ТЕКСТ ДЛЯ РАЗБОРА
Вот такая уместность и сдержанность остроумия, вот такие умеренные и редкие остроты и будут отличать оратора от шута. Ибо то, что мы говорим, мы говорим со смыслом и не для смеха, а для пользы дела, тогда как шуты болтают целый день напролет и без всякого смысла. Когда Варгуле бросились на шею добивавшийся магистратуры Авл Семпроний и его брат Марк, зачем он крикнул рабу: «Мальчик, отгони мух»? Чтобы этому посмеялись? Вот, поистине, убогий плод большого дарования! Стало быть, нужен здравый смысл и чувство достоинства, чтобы решить, уместна шутка или нет. Вот чему нам хорошо было бы научиться! Но это может быть лишь даром природы.

ЗАДАНИЯ И УПРАЖНЕНИЯ
- a) Что крикнул Варгула рабу, когда ему бросились на шею Авл Семпроний и его брат Марк, согласно отрывку об остроумии оратора?
- b) Воспроизведите без изменений фрагмент отрывка об остроумии оратора от слов «Вот такая уместность» до слов «лишь даром природы.».

Сохранённые записи:
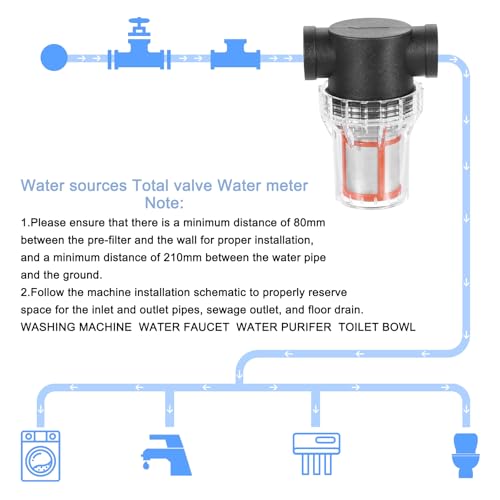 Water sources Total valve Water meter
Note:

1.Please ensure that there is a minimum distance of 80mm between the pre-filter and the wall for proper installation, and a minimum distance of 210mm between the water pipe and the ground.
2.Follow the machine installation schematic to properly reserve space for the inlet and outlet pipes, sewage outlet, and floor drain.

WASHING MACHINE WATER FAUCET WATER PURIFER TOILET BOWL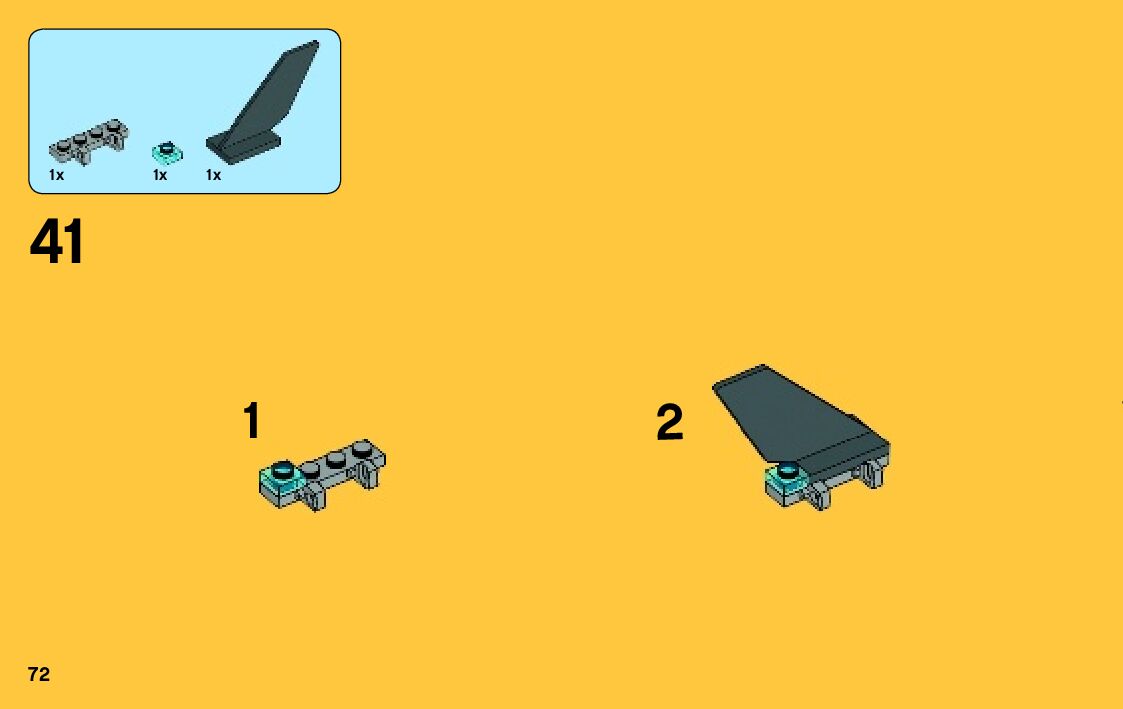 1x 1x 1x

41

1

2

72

* * *

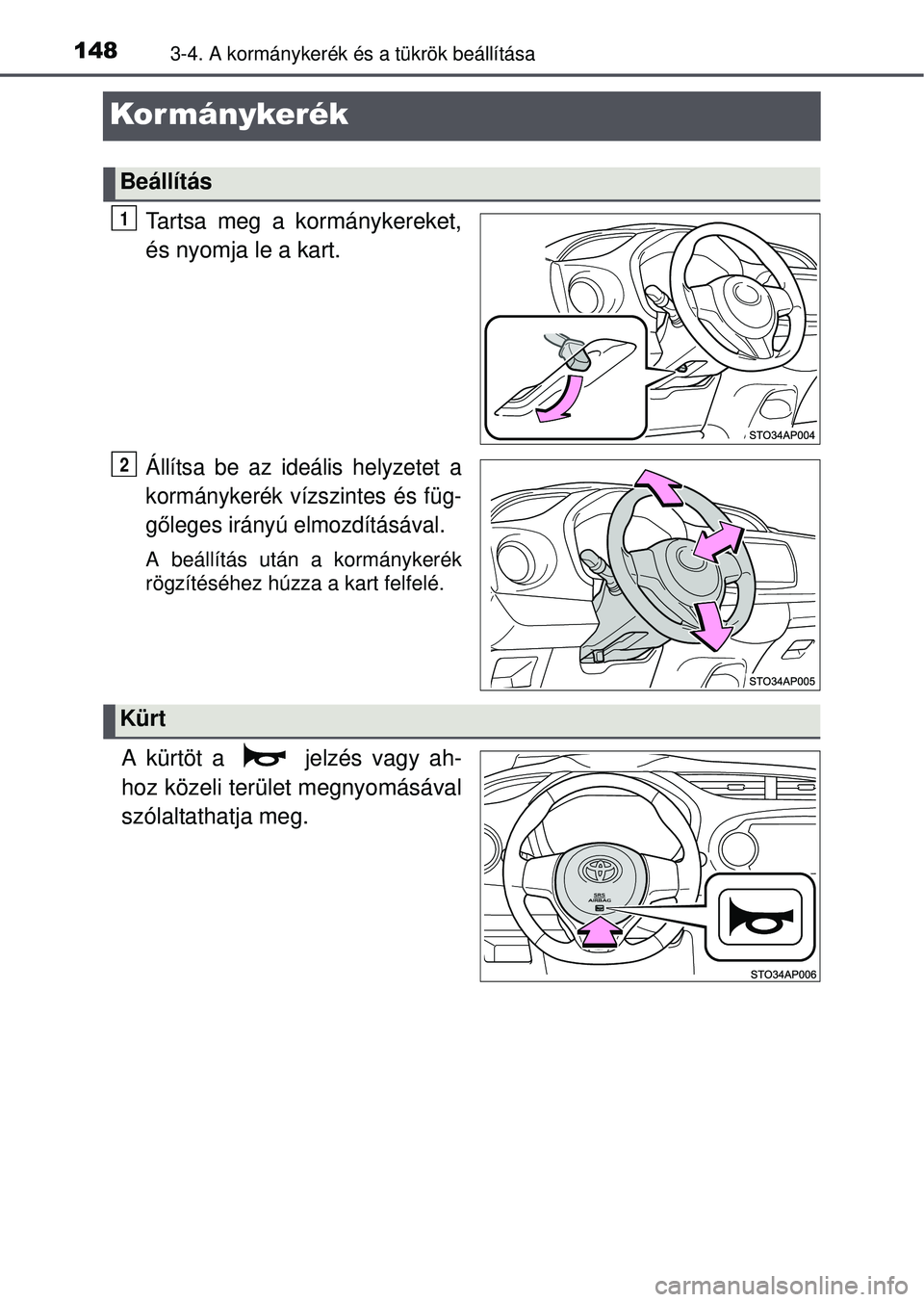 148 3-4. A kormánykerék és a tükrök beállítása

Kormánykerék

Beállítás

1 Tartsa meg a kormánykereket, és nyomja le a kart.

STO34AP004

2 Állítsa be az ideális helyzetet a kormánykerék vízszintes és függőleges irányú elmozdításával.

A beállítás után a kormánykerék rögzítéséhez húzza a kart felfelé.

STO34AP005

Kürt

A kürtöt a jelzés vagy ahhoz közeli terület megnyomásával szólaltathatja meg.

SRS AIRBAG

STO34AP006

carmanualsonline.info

ОЖИДАЕМЫЕ ОТВЕТЫ
- a) «Мальчик, отгони мух».

- b)
Вот такая уместность и сдержанность остроумия, вот такие умеренные и редкие остроты и будут отличать оратора от шута. Ибо то, что мы говорим, мы говорим со смыслом и не для смеха, а для пользы дела, тогда как шуты болтают целый день напролет и без всякого смысла. Когда Варгуле бросились на шею добивавшийся магистратуры Авл Семпроний и его брат Марк, зачем он крикнул рабу: «Мальчик, отгони мух»? Чтобы этому посмеялись? Вот, поистине, убогий плод большого дарования! Стало быть, нужен здравый смысл и чувство достоинства, чтобы решить, уместна шутка или нет. Вот чему нам хорошо было бы научиться! Но это может быть лишь даром природы.